Securing and validating JWT tokens

JSON Web Tokens (JWTs) are widely used for authentication and authorization in web applications. However, securely storing JWTs on the client side is critical to prevent vulnerabilities like cross-site scripting (XSS) attacks. While local storage and session storage are common choices, HttpOnly cookies offer a superior alternative for storing JWTs. 

HttpOnly cookies are browser cookies with the HttpOnly flag set, meaning they cannot be accessed by client-side JavaScript. This restriction makes them immune to XSS attacks, as malicious scripts injected into a webpage cannot read or manipulate the cookie's contents. Unlike local storage or session storage, which are fully accessible to JavaScript, HttpOnly cookies are managed by the browser and sent automatically with HTTP requests to the specified domain.

HttpOnly cookies can be configured with additional security flags like Secure and SameSite:

• Secure: Ensures the cookie is only sent over HTTPS, preventing interception over unencrypted connections.
• SameSite: Mitigates cross-site request forgery (CSRF) attacks by restricting when cookies are sent in cross-origin requests. For example, setting SameSite=Strict ensures the cookie is only sent for requests originating from the same site.

HttpOnly cookies allow developers to set precise expiration times, aligning with the JWT's own expiration. This ensures the token is automatically removed by the browser when it expires, reducing the risk of stale tokens lingering on the client.

To maximize the security of HttpOnly cookies for JWT storage, follow these best practices:

• Always set the HttpOnly, Secure, and SameSite attributes.
• Use short-lived JWTs with refresh tokens to minimize the impact of potential breaches.

Some security experts feel that CSRF tokens should be used along with cookies. 

But when using SameSite=Strict on cookies, CSRF tokens are generally not required for most scenarios because SameSite=Strict provides strong protection against cross-site request forgery (CSRF) attacks. 

Here's why:

• How SameSite=Strict Works: The SameSite=Strict attribute ensures that the browser only sends the cookie with requests originating from the same site (i.e., the same domain as the cookie). Cross-origin requests, such as those initiated by a malicious site, will not include the cookie, effectively blocking CSRF attacks.
• Why CSRF Tokens May Not Be Needed: Since the cookie (e.g., containing a JWT) is not sent with cross-origin requests, an attacker cannot exploit the cookie to make unauthorized requests on behalf of the user. This eliminates the primary vector for CSRF attacks, making additional CSRF tokens redundant in many cases.

If you cannot have the restriction of "SameSite=Strict", then it is best to implement CSRF tokens. Also for extremely secure mission-critical applications, having CSRF tokens will add an additional layer of security. 

Validation of JWT on server side:

Validating JWTs using signatures ensures the token's integrity and authenticity. This process relies on cryptographic signatures, which can be implemented using symmetric or asymmetric algorithms.

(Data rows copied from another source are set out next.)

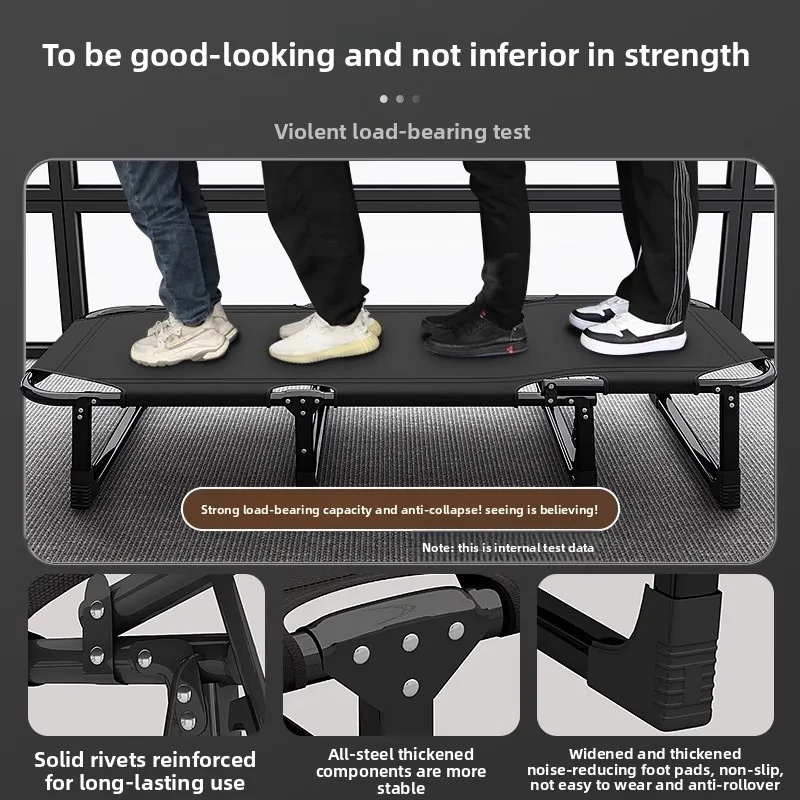 To be good-looking and not inferior in strength

Violent load-bearing test

Strong load-bearing capacity and anti-collapse! seeing is believing!

Note: this is internal test data

Solid rivets reinforced for long-lasting use

All-steel thickened components are more stable

Widened and thickened noise-reducing foot pads, non-slip, not easy to wear and anti-rollover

Symmetric key validation uses a single shared secret key for both signing and verifying the JWT. The most common algorithm is HMAC (e.g., HMAC-SHA256, denoted as HS256 in JWT). The recipient (e.g., a server) uses the same secret key to recompute the HMAC of the Header and Payload. If the computed signature matches the one in the JWT, the token is valid and untampered. Both the issuer (Identity JWT provider) and verifier (server side code) must share the same secret key securely.

So on the server-side, this entails storing the secret symmetric key securely in some place. 

Asymmetric key validation uses a pair of keys: a private key for signing and a public key for verification. Common algorithms include RS256 (RSA with SHA-256) and ES256 (ECDSA with SHA-256). The issuer (Identity JWT provider) signs the JWT using the private key. The recipient uses the corresponding public key to decrypt and verify the signature. If the decrypted hash matches the hash of the Header and Payload, the token is valid. The private key is kept secret by the issuer, while the public key can be freely distributed to verifiers.

For most modern, distributed web applications, asymmetric key validation (e.g., RS256) is preferred due to its flexibility and security, while symmetric key validation (e.g., HS256) suits simpler, internal systems.